== Extract to read ==

Pill-testing has been banned from schoolies. Here’s what teens really think about it
By Stephanie Felasina
November 21, 2025 — 5.02pm
Owen graduates from high school on Friday, and says his parents are nervous sending him off to schoolies on the Gold Coast.
“They won’t be around me, so they don’t really know what’s happening, and they want me to have a good time without having to worry about alcohol and drugs,” he said.
Unlike last year’s school-leavers, the graduating cohort of 2025 will not have access to pill testing services set up at the schoolies hub at Surfers Paradise.
Brisbane high school graduates: Harris, Lara, Amelia and Owen.Credit: Stephanie Felasina
In 2024, the temporary site run by CheQpoint went ahead as schoolies attendees descended on the beachside strip, despite opposition from the then just-elected Queensland LNP government, and tested 27 samples.
In the year since, CheQpoint’s services were defunded, and then banned. The state government’s stance was clear: There is no safe way to take drugs.

===
== Record excerpts ==

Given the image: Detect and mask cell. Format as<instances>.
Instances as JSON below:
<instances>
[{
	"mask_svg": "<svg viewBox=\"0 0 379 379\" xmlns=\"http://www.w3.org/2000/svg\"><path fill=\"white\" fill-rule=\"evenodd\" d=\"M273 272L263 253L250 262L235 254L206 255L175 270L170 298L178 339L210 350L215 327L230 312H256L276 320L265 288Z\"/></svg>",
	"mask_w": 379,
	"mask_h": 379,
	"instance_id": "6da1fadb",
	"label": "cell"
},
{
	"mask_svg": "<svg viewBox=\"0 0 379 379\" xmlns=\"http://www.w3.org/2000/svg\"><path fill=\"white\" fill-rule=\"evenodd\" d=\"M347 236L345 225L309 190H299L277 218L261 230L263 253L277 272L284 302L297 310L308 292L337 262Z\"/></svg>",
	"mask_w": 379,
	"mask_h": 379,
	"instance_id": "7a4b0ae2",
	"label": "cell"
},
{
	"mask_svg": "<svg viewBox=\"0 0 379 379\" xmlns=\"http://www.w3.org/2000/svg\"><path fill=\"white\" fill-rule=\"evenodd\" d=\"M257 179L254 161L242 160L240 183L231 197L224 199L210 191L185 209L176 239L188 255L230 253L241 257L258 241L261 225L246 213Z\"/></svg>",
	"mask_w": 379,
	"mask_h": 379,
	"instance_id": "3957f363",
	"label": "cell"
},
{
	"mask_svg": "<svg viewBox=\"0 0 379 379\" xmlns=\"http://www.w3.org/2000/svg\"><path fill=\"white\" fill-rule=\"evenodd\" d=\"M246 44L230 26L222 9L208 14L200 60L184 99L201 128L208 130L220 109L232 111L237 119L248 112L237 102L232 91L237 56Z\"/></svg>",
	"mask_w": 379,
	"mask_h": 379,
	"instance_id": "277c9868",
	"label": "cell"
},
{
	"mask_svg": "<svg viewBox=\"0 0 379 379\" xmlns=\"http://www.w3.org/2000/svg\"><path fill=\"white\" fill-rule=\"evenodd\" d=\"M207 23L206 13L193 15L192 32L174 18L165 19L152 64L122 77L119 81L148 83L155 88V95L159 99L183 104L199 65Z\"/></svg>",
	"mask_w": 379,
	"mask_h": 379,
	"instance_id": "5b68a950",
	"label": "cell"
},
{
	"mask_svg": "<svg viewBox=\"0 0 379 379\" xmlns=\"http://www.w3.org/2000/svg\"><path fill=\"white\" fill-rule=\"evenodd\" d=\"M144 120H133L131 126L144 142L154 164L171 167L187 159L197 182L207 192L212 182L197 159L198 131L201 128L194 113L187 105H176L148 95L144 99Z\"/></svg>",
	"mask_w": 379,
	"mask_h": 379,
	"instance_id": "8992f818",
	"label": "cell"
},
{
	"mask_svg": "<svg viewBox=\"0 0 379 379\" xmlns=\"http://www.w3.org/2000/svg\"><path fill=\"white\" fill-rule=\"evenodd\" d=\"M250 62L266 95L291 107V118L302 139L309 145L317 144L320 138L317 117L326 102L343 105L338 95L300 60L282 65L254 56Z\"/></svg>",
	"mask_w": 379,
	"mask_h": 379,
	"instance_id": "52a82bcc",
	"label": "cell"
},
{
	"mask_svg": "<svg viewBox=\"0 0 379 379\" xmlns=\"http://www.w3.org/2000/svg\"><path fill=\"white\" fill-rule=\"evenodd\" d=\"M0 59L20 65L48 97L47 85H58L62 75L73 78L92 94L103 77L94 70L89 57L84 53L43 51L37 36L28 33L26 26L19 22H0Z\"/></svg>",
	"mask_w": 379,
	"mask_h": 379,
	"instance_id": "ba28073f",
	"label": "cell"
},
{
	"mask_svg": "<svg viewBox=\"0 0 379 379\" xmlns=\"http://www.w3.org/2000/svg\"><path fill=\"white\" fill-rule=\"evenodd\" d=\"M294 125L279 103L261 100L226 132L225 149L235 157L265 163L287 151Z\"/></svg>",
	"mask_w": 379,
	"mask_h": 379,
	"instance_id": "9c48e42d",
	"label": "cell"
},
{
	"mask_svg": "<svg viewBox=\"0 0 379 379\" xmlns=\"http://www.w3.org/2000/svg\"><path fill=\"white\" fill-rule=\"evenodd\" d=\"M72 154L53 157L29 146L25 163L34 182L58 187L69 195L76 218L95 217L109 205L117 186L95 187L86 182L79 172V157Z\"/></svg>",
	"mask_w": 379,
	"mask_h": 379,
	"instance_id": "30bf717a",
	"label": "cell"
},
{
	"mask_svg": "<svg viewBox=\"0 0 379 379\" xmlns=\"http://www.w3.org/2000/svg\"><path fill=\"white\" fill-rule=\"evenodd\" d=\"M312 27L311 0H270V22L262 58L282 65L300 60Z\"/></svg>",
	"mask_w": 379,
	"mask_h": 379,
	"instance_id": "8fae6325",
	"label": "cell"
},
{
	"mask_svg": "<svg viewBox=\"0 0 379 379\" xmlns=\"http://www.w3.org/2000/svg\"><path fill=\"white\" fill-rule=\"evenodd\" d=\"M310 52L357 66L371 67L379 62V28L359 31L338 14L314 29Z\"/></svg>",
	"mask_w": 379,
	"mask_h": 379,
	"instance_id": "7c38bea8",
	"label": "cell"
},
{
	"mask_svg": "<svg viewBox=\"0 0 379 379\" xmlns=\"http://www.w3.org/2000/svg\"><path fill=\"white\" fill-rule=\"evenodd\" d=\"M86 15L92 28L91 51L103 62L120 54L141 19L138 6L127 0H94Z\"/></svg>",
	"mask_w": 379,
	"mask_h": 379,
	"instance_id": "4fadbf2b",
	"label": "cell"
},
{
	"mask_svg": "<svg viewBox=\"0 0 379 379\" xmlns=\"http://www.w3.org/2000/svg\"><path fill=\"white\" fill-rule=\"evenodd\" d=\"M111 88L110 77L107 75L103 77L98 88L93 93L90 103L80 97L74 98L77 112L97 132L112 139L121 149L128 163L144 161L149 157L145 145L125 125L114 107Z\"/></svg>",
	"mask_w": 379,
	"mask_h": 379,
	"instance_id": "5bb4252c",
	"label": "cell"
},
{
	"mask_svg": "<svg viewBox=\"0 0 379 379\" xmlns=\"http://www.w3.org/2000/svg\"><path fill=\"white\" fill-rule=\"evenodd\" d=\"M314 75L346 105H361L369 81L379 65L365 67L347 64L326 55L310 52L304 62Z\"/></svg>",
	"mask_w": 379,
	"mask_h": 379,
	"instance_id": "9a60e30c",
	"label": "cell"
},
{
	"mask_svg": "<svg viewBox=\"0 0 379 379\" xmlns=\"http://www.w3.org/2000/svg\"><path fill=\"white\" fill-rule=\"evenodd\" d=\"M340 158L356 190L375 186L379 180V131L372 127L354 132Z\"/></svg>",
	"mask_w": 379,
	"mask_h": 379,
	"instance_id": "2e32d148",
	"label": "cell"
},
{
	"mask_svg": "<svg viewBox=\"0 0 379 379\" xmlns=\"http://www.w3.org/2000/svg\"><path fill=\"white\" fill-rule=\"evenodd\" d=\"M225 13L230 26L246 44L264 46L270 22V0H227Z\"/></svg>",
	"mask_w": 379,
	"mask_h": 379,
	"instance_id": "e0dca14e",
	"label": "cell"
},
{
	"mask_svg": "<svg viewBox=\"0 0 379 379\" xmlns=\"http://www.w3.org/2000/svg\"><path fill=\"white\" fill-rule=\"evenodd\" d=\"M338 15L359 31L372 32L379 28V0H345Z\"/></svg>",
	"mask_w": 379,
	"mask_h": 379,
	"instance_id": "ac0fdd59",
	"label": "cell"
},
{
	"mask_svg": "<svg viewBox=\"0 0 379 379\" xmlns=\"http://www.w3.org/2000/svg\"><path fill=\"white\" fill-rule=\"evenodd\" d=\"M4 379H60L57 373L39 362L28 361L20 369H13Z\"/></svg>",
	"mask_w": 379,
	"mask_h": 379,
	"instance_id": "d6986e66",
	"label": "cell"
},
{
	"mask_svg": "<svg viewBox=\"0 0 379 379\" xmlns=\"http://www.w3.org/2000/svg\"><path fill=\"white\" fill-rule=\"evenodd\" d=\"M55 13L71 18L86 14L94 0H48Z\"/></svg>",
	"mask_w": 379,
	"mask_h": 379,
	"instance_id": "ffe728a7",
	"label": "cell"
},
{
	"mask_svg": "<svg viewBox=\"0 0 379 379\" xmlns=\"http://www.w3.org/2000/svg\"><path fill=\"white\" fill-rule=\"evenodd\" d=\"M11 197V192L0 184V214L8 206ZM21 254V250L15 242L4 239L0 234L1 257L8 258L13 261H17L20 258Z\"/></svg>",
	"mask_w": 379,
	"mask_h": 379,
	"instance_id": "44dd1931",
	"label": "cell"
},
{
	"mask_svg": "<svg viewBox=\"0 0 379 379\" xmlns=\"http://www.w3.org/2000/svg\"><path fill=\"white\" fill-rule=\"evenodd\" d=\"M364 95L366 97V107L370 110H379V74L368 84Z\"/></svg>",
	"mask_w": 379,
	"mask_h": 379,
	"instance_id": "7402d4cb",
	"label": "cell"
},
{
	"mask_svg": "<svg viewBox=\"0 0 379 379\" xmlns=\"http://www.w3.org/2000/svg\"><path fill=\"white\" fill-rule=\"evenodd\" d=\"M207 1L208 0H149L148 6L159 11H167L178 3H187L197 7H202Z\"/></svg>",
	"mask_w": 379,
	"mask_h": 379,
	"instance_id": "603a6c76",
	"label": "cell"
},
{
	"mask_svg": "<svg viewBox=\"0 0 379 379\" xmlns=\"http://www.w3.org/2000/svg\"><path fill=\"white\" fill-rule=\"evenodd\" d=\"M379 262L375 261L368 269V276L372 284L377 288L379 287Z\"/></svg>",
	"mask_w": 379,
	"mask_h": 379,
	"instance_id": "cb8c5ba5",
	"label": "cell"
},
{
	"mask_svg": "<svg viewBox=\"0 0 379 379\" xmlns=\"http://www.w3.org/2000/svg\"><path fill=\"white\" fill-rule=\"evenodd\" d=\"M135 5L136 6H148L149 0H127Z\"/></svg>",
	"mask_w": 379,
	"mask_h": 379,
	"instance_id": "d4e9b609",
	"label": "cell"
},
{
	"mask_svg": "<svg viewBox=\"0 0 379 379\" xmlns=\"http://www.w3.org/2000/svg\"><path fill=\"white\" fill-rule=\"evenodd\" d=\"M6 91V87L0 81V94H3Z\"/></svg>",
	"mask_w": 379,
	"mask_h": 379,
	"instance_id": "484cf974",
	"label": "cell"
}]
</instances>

===

(Explore the material):
(A) According to the article on pill testing at schoolies, how many samples did CheQpoint test at the 2024 site?
(B) In the article on pill testing at schoolies, why does Owen say his parents are nervous about him going to schoolies on the Gold Coast? Answer in one to three sentences.
(C) Write the next part of the article on pill testing at schoolies, picking up after its last sentence.
You can do all of this without the dataset entries.

(Written answers):
(A) It tested 27 samples.

(B) They won't be around him, so they won't really know what's happening. They also want him to have a good time without having to worry about alcohol and drugs.

(C)
As recently as last week, Health Minister Tim Nicholls repeated those eight words when asked about drug-testing at schoolies.
CheQpoint lost its government funding earlier this year, with laws later introduced to ban their work entirely.Credit: Courtney Kruk
But for Owen, the situation wasn’t as clear-cut.
“It feels weird to take away something like that [pill testing],” he said. “It feels like kind of a safe thing for students and people to have around, so they can make better choices.”
For some young adults, such as 17-year-old Lara, the government’s tough stance has resonated.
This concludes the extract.